This obviously results in undesirable but unavoidable consequences for the environment. However, the sustainable model pioneered by the Cambridge researchers works via sunlight, carbon dioxide and water alone, making it a far less resource-intensive, cheaper and greener alternative to traditional techniques. It’s hoped that eventually, the researchers will be able to develop a working alternative to petroleum via the same or similar methods.
Inspired by nature
The artificial leaf device was inspired by the process of photosynthesis which takes place naturally among all vegetation and converts sunlight into energy. The researchers combined two perovskite light absorbers with a cobalt catalyst and placed these atop the surface of their leaf. When submerged in water, the process begins.
One of the absorbers reacts with the cobalt to produce carbon oxygen. Meanwhile, the other absorber undertakes the process by which CO2 and water are converted into their constituent parts of carbon monoxide and hydrogen, which together, make syngas. While the device works most effectively in direct sunlight, it can also function to a lesser extent on cloudier or rainier days.
A viable fuel source?

= Dataset content =
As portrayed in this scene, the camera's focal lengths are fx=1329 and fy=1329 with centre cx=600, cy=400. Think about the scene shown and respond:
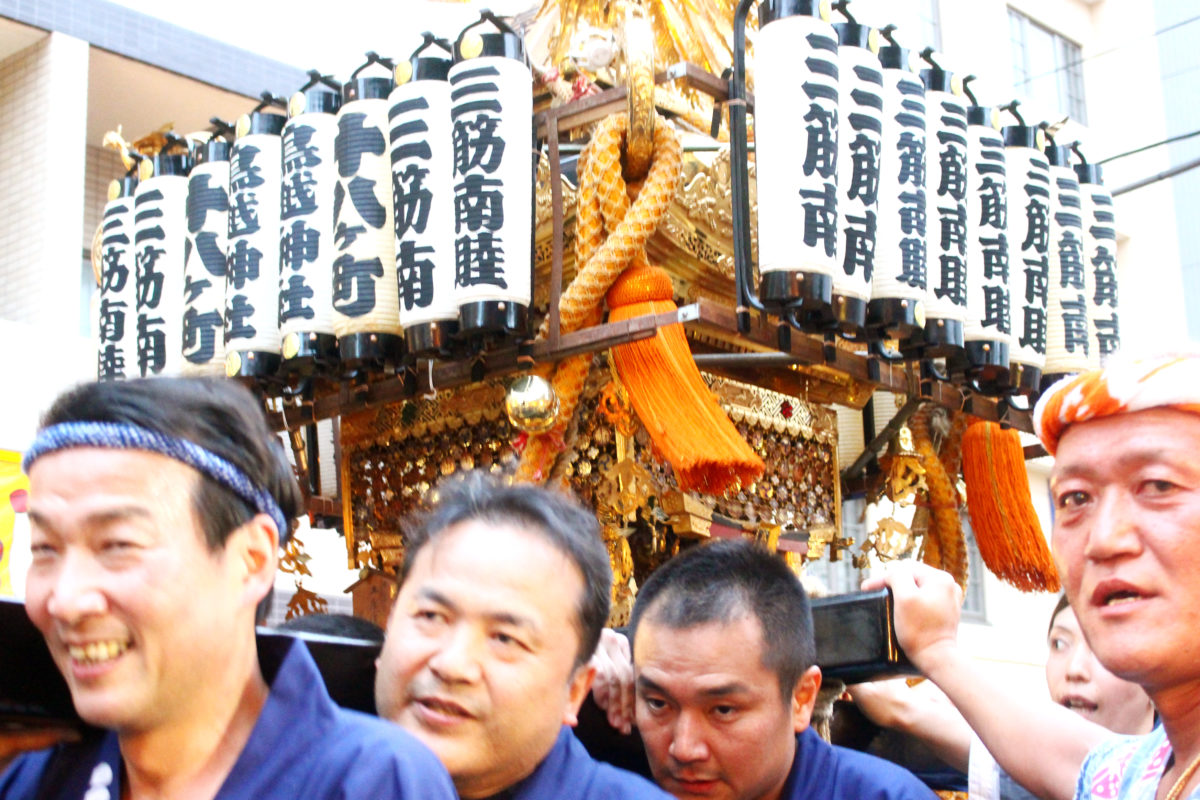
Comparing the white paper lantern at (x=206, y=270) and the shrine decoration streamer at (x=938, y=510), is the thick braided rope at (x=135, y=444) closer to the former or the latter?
the white paper lantern at (x=206, y=270)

= What you will do =
a: Reproduce the artificial leaf text word for word from "Inspired by nature" up to and including "viable fuel source?".
b: According to the artificial leaf text, why is the Cambridge researchers' model a cheaper and greener alternative to traditional techniques?
Answer from the artificial leaf text alone, leaving the data aside.

= Correct answers =
a:
Inspired by nature
The artificial leaf device was inspired by the process of photosynthesis which takes place naturally among all vegetation and converts sunlight into energy. The researchers combined two perovskite light absorbers with a cobalt catalyst and placed these atop the surface of their leaf. When submerged in water, the process begins.
One of the absorbers reacts with the cobalt to produce carbon oxygen. Meanwhile, the other absorber undertakes the process by which CO2 and water are converted into their constituent parts of carbon monoxide and hydrogen, which together, make syngas. While the device works most effectively in direct sunlight, it can also function to a lesser extent on cloudier or rainier days.
A viable fuel source?

b: The model works using only sunlight, carbon dioxide and water. This makes it far less resource-intensive than traditional techniques.